#### Exercise brief:
From the article on coal seam gas and Sydney's drinking water, quote the passage starting with "The four major" and going on through "safe drinking water.", word for word.

#### Passage provided:

Coal Seam Gas mining could be harming Sydney’s drinking water

Coal Seam Gas mining could be harming Sydney’s drinking water

By Lauren O’Connor.
Greens MP Jeremy Buckingham has criticised the Baird government for risking the safety of Sydney’s drinking water by not legislating against coal seam gas (CSG) exploration in catchment areas.
The controversial form of gas extraction is steadily becoming an energy staple for NSW and Queensland but activist groups in the Shoalhaven, Illawarra, the Blue Mountains and Sutherland areas have raised concern about licencing parameters.
In November last year a moratorium was placed on exploration in catchment ‘Special Areas’ in order for a report to be prepared about environmental, social and health impacts of the CSG. The findings were released this September and were considered by the Baird government.
Author of the independent review, NSW Chief Scientist Mary O’Kane has since made 16 recommendations to the government saying the industry can be safely managed if it is transparent, integrated into the community and overseen by an advisory body.
The report reads: “In particularly sensitive areas, such as in and near drinking water catchments, risk management needs to be of a high order with particularly stringent requirements on companies operating there.”
The four major catchments that supply Sydney with drinking water are the Shoalhaven, Upper Nepean, Warragamba, and Worona systems, which stretch north from Lithgow to Braidwood in the south.
NSW Greens MP Buckingham and activists such as David Williamson of the Southern Highlands Coal Action Group (SHCAG) want a blanket ban on CSG in catchments because they consider it a threat to safe drinking water.
After confronting the minister for Trade and Investment Mark Patterson about three years of inaction on the issue, Buckingham outlined CSG’s potential effect on metropolitan areas.
During a Budget Estimates hearing he said: “Sydney-siders should be particularly concerned that the government refuses to rule out toxic coal seam gas development in the special areas of their drinking water catchment.”
Williamson, a resident of the Shoalhaven Sydney Catchment area, says although CSG is a huge threat to the productive capacity of agricultural water supplies and farming communities across NSW, there may be confusion over the types of mining that exist locally.
“The Nepean Catchment in particular is much more threatened by mining than by gas . . . as far as I know there are no active gas permits over the water catchment, but there are lots of coal mining activities nibbling around the edges and increasingly encroaching on the catchment.”
They were joined by Opposition Leader John Robertson who criticised Liberal-National for ‘rolling out the red carpet’ for companies such as AGL, Santos and Apex Energy to drill. The state government hit back, arguing that in the interest of being competitive in the global gas market and satisfying energy consumption domestically CSG must be invested in.
Energy Minister Anthony Roberts sited O’Kane’s Review when he told The Sydney Morning Herald that the regulation of gas activities were previously too complex and assured the state that the CSG companies have a reputation for industry best-practice.
He said “all gas exploration will still have to go through a rigorous assessment process.”

#### Dataset excerpts:
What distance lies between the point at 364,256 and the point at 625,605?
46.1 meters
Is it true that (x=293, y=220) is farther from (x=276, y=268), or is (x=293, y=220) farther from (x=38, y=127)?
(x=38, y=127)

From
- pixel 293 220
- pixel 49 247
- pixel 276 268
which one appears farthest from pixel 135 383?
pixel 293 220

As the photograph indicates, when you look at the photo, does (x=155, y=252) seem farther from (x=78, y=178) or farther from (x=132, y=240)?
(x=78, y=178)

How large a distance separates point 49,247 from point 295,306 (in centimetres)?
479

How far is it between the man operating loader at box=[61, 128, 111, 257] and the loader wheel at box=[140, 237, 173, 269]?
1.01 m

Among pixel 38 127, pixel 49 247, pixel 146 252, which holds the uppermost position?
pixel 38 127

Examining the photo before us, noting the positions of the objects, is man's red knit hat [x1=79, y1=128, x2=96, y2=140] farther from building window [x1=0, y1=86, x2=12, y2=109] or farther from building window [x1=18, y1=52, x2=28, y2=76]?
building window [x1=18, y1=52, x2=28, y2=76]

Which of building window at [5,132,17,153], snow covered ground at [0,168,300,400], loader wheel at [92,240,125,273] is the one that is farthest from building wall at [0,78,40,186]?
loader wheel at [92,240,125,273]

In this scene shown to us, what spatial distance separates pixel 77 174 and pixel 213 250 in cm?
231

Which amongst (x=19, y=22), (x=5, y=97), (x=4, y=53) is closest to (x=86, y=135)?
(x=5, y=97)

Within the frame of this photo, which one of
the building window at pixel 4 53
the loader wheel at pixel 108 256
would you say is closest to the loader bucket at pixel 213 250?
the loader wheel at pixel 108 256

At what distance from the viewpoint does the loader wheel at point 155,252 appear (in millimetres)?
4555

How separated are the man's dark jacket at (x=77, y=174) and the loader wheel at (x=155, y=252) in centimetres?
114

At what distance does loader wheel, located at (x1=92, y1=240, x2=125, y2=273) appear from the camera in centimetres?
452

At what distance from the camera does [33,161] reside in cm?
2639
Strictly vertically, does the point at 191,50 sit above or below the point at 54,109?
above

#### Task solution:
The four major catchments that supply Sydney with drinking water are the Shoalhaven, Upper Nepean, Warragamba, and Worona systems, which stretch north from Lithgow to Braidwood in the south.
NSW Greens MP Buckingham and activists such as David Williamson of the Southern Highlands Coal Action Group (SHCAG) want a blanket ban on CSG in catchments because they consider it a threat to safe drinking water.